> Data shown:
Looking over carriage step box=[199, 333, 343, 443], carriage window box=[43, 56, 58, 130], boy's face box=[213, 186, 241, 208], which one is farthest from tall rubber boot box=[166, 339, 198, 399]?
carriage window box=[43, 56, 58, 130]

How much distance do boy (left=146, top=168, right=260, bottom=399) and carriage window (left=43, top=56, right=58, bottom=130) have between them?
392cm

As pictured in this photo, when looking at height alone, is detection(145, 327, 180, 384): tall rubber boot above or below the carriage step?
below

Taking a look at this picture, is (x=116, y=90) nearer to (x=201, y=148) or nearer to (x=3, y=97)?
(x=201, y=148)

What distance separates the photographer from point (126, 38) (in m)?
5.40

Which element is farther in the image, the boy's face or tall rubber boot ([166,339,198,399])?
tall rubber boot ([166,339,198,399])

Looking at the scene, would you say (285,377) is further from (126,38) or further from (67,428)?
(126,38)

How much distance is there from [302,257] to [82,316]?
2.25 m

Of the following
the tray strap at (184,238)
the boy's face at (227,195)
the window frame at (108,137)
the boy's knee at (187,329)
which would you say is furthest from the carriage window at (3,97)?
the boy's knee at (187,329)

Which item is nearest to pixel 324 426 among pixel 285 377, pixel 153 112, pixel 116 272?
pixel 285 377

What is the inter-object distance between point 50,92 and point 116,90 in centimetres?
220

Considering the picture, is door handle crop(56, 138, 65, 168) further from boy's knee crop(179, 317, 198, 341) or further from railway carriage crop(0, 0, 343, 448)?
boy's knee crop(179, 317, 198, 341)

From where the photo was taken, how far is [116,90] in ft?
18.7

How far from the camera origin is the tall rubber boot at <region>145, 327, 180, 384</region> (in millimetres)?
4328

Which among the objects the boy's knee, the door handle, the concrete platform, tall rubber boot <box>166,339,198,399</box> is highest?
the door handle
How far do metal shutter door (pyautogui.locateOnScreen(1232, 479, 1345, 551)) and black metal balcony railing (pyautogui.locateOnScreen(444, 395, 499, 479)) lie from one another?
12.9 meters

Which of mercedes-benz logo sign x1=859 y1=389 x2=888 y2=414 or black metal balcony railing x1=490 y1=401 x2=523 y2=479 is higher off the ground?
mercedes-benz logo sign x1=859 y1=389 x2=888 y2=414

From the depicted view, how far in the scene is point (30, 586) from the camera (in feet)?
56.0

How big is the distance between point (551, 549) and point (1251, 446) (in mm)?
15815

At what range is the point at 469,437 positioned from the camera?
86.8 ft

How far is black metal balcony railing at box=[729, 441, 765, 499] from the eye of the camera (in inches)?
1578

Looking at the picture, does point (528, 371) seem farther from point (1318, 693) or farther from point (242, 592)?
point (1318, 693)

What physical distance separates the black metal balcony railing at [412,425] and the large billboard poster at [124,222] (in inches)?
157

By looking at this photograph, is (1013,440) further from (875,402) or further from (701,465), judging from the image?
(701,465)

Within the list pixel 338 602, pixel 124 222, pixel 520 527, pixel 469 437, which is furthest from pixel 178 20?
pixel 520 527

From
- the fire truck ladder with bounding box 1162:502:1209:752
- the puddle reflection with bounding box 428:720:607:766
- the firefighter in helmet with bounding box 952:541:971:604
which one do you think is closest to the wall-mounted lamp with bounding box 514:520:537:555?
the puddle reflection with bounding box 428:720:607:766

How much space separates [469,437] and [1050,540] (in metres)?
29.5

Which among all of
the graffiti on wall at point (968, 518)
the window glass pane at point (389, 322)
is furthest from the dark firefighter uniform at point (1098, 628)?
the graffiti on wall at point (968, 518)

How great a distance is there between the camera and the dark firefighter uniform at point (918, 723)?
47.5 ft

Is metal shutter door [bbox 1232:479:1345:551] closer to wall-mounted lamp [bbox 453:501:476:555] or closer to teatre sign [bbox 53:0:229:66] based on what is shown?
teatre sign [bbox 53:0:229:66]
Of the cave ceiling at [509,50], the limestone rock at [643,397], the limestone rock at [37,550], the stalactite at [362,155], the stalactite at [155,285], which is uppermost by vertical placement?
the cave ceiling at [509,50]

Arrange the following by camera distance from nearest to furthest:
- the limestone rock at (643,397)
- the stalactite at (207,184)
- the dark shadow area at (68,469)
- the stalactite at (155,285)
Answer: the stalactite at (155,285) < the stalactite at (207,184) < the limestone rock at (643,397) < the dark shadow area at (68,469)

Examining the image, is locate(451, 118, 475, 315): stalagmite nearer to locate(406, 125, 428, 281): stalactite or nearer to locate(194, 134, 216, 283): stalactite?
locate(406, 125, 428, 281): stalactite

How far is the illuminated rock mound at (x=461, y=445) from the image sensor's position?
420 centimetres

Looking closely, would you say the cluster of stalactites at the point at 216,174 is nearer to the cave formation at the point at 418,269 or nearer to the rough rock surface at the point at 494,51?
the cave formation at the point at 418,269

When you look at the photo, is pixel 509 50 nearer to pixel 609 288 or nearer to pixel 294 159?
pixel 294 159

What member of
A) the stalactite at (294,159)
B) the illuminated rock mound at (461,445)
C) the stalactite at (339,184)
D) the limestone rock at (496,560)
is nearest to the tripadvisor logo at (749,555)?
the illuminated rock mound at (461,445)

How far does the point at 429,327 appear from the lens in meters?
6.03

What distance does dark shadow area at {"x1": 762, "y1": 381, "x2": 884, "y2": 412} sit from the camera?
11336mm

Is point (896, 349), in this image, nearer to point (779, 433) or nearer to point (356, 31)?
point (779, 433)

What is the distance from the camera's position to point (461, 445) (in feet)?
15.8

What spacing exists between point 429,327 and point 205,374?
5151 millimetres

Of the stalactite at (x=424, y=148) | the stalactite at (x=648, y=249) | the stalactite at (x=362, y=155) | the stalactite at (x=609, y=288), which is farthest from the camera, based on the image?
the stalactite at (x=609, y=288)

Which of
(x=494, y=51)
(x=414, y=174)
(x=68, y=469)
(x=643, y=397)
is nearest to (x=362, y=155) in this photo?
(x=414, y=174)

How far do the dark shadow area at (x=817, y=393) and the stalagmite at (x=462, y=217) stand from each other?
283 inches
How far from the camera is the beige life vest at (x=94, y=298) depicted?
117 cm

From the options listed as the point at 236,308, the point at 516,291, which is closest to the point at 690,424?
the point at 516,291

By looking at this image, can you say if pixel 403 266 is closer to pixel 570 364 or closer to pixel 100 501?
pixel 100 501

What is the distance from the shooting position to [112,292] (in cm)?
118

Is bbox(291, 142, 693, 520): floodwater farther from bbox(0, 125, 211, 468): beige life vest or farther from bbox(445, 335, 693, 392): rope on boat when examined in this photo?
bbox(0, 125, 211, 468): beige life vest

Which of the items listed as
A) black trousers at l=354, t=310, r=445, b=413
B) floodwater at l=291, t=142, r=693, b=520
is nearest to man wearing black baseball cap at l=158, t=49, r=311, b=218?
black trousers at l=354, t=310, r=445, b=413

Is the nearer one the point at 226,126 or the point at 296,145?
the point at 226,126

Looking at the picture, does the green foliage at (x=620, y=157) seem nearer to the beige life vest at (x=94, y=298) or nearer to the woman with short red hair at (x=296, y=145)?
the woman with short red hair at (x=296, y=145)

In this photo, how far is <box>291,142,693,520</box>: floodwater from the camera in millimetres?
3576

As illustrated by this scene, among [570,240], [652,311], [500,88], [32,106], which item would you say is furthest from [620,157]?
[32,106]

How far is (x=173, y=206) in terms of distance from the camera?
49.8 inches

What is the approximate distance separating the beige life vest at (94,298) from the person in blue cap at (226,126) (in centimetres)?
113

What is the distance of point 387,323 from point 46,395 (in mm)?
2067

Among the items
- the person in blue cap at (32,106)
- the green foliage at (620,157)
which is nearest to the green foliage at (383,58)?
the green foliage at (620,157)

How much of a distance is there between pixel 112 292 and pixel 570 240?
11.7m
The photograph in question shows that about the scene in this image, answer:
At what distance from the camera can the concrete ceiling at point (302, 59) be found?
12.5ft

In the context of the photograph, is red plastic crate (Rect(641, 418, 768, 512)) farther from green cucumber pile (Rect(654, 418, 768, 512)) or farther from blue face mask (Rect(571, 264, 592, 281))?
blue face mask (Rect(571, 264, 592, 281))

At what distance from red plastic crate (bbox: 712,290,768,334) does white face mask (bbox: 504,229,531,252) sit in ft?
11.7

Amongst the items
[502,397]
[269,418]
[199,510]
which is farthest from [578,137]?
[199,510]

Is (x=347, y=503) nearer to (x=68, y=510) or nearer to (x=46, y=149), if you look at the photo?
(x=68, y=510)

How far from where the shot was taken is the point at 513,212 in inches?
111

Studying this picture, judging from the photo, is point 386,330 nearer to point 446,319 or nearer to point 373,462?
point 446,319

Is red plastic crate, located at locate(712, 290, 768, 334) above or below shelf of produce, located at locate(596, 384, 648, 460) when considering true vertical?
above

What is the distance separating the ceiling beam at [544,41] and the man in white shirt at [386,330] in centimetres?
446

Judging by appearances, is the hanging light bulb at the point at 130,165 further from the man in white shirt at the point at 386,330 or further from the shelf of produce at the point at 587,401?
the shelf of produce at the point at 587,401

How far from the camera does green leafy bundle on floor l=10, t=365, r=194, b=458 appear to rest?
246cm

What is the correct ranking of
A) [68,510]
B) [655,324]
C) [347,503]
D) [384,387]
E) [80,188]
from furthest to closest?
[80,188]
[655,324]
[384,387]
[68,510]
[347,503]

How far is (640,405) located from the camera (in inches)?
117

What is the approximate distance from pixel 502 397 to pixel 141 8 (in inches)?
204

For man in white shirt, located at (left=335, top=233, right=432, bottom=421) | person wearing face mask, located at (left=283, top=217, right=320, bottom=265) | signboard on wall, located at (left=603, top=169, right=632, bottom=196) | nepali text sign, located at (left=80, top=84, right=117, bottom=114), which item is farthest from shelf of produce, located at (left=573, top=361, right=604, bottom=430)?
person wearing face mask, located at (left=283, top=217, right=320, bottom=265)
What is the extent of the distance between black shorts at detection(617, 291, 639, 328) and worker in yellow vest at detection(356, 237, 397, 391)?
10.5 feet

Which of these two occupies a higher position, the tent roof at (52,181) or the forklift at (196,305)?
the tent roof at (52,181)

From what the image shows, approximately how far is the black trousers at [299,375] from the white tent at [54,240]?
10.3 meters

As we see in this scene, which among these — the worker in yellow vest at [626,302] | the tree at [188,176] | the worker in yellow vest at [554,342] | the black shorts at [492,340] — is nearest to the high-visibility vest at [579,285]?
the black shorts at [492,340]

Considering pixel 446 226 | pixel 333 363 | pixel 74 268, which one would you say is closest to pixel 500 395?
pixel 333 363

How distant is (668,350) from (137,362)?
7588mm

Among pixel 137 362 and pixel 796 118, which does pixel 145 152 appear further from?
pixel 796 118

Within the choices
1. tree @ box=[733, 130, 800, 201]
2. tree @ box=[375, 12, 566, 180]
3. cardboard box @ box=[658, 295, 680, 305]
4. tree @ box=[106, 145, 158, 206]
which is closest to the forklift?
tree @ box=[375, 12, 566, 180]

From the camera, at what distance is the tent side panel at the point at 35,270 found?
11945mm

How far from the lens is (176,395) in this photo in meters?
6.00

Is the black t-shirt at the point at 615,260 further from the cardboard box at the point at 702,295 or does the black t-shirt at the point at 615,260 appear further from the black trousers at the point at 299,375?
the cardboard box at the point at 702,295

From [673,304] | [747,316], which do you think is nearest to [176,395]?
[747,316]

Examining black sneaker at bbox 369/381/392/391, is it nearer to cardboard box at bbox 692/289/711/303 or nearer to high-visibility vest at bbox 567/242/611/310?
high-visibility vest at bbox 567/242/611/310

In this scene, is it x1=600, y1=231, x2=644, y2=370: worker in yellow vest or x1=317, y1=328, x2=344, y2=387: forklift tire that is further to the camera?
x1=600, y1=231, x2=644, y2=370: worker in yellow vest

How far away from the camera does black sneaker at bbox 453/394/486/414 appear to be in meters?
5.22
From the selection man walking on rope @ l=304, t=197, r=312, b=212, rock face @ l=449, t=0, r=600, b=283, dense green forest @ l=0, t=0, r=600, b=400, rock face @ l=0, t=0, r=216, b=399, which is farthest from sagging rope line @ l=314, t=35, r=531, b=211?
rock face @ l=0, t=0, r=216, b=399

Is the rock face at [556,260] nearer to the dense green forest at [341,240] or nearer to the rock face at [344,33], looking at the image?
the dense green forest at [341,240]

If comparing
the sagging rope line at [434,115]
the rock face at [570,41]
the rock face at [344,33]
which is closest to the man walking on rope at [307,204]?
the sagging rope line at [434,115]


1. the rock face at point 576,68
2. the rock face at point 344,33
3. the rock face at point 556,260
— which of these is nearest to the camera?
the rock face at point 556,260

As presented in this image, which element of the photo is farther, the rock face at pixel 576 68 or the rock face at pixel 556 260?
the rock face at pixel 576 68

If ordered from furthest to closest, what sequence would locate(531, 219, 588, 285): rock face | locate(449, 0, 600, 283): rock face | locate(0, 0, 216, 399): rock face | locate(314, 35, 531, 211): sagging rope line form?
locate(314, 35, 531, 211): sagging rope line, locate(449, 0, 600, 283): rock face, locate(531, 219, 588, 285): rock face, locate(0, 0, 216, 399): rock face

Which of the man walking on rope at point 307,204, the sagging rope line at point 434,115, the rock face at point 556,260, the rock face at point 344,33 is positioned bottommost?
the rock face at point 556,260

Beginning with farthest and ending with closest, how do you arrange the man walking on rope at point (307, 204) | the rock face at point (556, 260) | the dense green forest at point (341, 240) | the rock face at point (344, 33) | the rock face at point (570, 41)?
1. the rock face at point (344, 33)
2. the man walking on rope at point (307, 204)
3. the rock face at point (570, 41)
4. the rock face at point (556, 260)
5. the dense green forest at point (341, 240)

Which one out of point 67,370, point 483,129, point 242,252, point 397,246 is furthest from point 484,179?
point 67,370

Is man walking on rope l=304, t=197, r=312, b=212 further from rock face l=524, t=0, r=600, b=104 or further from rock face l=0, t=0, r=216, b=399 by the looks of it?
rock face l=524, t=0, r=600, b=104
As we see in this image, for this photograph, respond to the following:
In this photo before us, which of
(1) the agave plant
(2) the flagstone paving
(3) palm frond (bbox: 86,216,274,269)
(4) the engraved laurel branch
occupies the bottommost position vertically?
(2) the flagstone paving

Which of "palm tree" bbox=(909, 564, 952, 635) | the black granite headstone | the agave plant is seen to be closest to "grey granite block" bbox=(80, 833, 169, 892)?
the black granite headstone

> Request:
Can you copy out, without changes, the lines of the listing starting with the line that contains "Beginning with farthest" and going on through the last line of the listing?

> Answer to this task:
Beginning with farthest and ending with closest, how do you arrange the man walking on rope at point (307, 204) | the rock face at point (556, 260) | the dense green forest at point (341, 240) | the rock face at point (344, 33) | the rock face at point (570, 41)?
1. the rock face at point (344, 33)
2. the man walking on rope at point (307, 204)
3. the rock face at point (570, 41)
4. the rock face at point (556, 260)
5. the dense green forest at point (341, 240)

Which one out of point 67,370, point 483,129, point 242,252, point 397,246 is furthest from point 484,179?
point 67,370

Is man walking on rope l=304, t=197, r=312, b=212 further from rock face l=524, t=0, r=600, b=104 or further from rock face l=0, t=0, r=216, b=399 by the looks of it?
rock face l=524, t=0, r=600, b=104
As we see in this image, for this photograph, respond to the following:
In this photo before us, which of
(1) the agave plant
(2) the flagstone paving
(3) palm frond (bbox: 86,216,274,269)
(4) the engraved laurel branch
occupies the bottommost position vertically?
(2) the flagstone paving

Which of "palm tree" bbox=(909, 564, 952, 635) | the black granite headstone | the agave plant is seen to be closest to "grey granite block" bbox=(80, 833, 169, 892)?
the black granite headstone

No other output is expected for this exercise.